Using the data below, please return every line exactly as given.

■ **Supplied material**
=-=-=-=-=

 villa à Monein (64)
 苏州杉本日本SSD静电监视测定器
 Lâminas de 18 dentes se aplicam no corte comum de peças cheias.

=-=-=-=-=

■ **Solution below**
 villa à Monein (64)
 苏州杉本日本SSD静电监视测定器
 Lâminas de 18 dentes se aplicam no corte comum de peças cheias.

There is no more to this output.